METHODS: Subsequent exploration of the posterior fossa was performed for lack of pain relief (3 patients) and recurrent neuralgia (13 patients) after an average of 17 months (range, 4-62 mo). In all patients, typical arterial compression patterns at the root entry zone of the trigeminal nerve were found in the first procedure. The mean follow-up period after subsequent operation was 90 months (range, 78-104 mo).

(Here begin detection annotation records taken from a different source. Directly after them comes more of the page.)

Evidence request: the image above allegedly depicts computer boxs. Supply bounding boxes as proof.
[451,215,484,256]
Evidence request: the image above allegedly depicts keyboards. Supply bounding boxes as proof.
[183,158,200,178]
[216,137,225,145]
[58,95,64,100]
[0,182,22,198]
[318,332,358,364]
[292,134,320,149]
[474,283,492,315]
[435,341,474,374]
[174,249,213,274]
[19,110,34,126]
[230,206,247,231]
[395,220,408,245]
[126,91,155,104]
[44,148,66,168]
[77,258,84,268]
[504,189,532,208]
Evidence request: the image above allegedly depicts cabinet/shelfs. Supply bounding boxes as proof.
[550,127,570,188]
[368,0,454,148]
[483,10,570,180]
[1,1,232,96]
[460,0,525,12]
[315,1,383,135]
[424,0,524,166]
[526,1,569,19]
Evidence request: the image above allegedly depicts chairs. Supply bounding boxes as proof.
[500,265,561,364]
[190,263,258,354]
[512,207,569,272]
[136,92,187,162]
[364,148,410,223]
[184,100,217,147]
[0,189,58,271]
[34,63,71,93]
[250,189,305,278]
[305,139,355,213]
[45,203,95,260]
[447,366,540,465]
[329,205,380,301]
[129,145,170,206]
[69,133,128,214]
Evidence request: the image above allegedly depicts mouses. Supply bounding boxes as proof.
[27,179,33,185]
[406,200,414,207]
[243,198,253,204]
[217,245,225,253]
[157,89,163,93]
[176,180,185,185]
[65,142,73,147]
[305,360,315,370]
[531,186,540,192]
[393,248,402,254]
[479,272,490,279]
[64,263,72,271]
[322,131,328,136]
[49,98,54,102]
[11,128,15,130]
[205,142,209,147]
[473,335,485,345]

RESULTS: New arterial neurovascular conflicts were found in nine patients. After subsequent MVD procedures, seven patients were pain-free (with one recurrence after 6 mo), one had constant marked relief, and one was unchanged. Second exploration revealed no abnormalities in the other seven patients who experienced continued or recurrent pain; only careful neurolysis of the trigeminal nerve was performed in those patients. Initially, all seven patients obtained complete pain relief, but two experienced late recurrences after 64 and 68 months, respectively. Thus, subsequent operations failed in all 4 patients who had undergone prior destructive procedures but were successful in those 12 patients who had undergone only previous MVD. Two patients developed severe sequelae, and the other nine had minor complications, especially permanent (four patients) or transitory (three patients) ipsilateral trigeminal hypoesthesia.
CONCLUSION: Subsequent MVD seems to have good long-term results. However, because of the significantly high incidence of complications, the indication for subsequent operations should be restricted to younger patients to avoid destructive procedures. In general, glycerol rhizolysis or radiofrequency rhizotomy may be the treatment of choice after failed MVD.